Reviewed by Robert Fyne (Kean College)
Published on H-Film (March, 1998)
Perception, Memory or Myth
Even though the Second World War ended more than fifty years ago on the crowded decks of the U.S.S. Missouri, its memory will not fade. Unlike the Great War or Korean Conflict, World War II is now a highly touted, commercial industry in many countries. While books, essays, panel discussions, games, newspaper editorials--even CD-ROM's--appear regularly about this subject, the motion picture continues as the dominant information source. Documentaries and feature films--both past and present--still attract yet another generation of international viewers with various historical interpretations.
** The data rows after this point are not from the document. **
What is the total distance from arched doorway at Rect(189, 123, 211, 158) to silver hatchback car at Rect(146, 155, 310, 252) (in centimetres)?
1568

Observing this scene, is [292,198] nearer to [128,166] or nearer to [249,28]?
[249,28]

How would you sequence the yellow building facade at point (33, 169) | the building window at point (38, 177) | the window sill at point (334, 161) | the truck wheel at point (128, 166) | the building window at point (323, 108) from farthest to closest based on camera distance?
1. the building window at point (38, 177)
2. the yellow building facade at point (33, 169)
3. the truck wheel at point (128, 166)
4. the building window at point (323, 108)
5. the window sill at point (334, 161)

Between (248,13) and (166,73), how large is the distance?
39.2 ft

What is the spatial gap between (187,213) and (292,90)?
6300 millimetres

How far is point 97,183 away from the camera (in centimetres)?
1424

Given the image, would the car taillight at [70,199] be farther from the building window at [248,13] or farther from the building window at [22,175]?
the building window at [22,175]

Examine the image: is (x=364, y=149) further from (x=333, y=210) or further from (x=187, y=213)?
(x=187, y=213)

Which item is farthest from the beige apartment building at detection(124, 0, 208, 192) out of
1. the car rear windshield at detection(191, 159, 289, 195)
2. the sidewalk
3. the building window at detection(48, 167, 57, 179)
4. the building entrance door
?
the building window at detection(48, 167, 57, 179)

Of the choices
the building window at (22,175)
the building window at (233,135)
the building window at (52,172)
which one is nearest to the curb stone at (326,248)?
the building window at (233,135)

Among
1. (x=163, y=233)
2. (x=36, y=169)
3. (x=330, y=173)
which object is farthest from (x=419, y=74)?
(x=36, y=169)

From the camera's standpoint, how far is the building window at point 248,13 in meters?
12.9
But what about these movies? Are they accurate? Distorted? What power do these storylines exert in determining perception, memory or myth? These are some questions discussed in World War II: Film and History, an excellent anthology that takes a hard look at the relationship between moving images and the different societies that produced them.
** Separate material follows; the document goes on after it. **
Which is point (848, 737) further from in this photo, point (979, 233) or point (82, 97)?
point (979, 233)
One of the strengths of this book is Chambers' and Culbert's organization. Here, they include both sides. For example, in "China Nights: The Sustaining Romance of Japan at War," Australian historian Freda Freiberg examines the Japanese wartime cinema and analyzes some ways in which China was depicted. Using the popular 1940 photoplay China Nights, Professor Freiberg shows that racism and sexism justified Japanese aggression on the Asian mainland. In this interracial and sexual melodrama, the "feminist China" needed the subjugation of virile, "masculine Japan." In other words, China is the child that paternal Japan must discipline. How did Japanese audiences react to this point of view? For many women, it provided an emotional gratification that aggrandized the imperialist ideology of pride, power, and paternalism.
Similar propaganda emerged in Nazi motion pictures. Peter Paret's study "Kolberg: As Historical Film and Historical Document" details Goebbels insistence to glamorize the 1807 siege of a Prussian town as an analogy to Germany's military dilemma in 1945. According to Professor Paret, Kolberg accurately depicted German public opinion during the closing months of the European war, while another essay, "The Goebbels Diaries," written by David Culbert, discusses the propaganda minister's involvement with this picture.
Over on the Eastern Front the Soviet Union kept the memory of their Great Patriotic War alive by producing socialist realist storylines but--as Denise Youngblood points out in "Post-Stalinist Cinema and the Myth of World War II"--after Khrushchev's 1956 denunciation of Stalinism, everything changed. A new type of drama emerged--the "quiet" war film--pictures that stressed the conflict's impact on the individual. Citing two titles as examples, Ivan's Childhood (1962) and Come and See (1985), Professor Youngblood explains how the Soviet directors slowly subverted the myth of glory and heroics, eventually becoming a counteranalysis of official history.
As for the United States, the nation that produced the most wartime films, Hollywood's titles were as divergent as they were numerous. In "Blockbuster History," D-Day historian Stephen Ambrose lists the inaccuracies found in Darryl Zanuck's 180 minute epic, The Longest Day (1962). Action, not history, was the theme of this invasion picture. When John Howard cautioned that the Pegasus Bridge assault team found no explosives under the bridge, Zanuck pooh-poohed this information. Why did he do this? According to the flamboyant producer, the public wanted to see tough British commandoes climb hand-over-hand beneath this structure, stealthily removing any obstacle that might impede the June 6th landing.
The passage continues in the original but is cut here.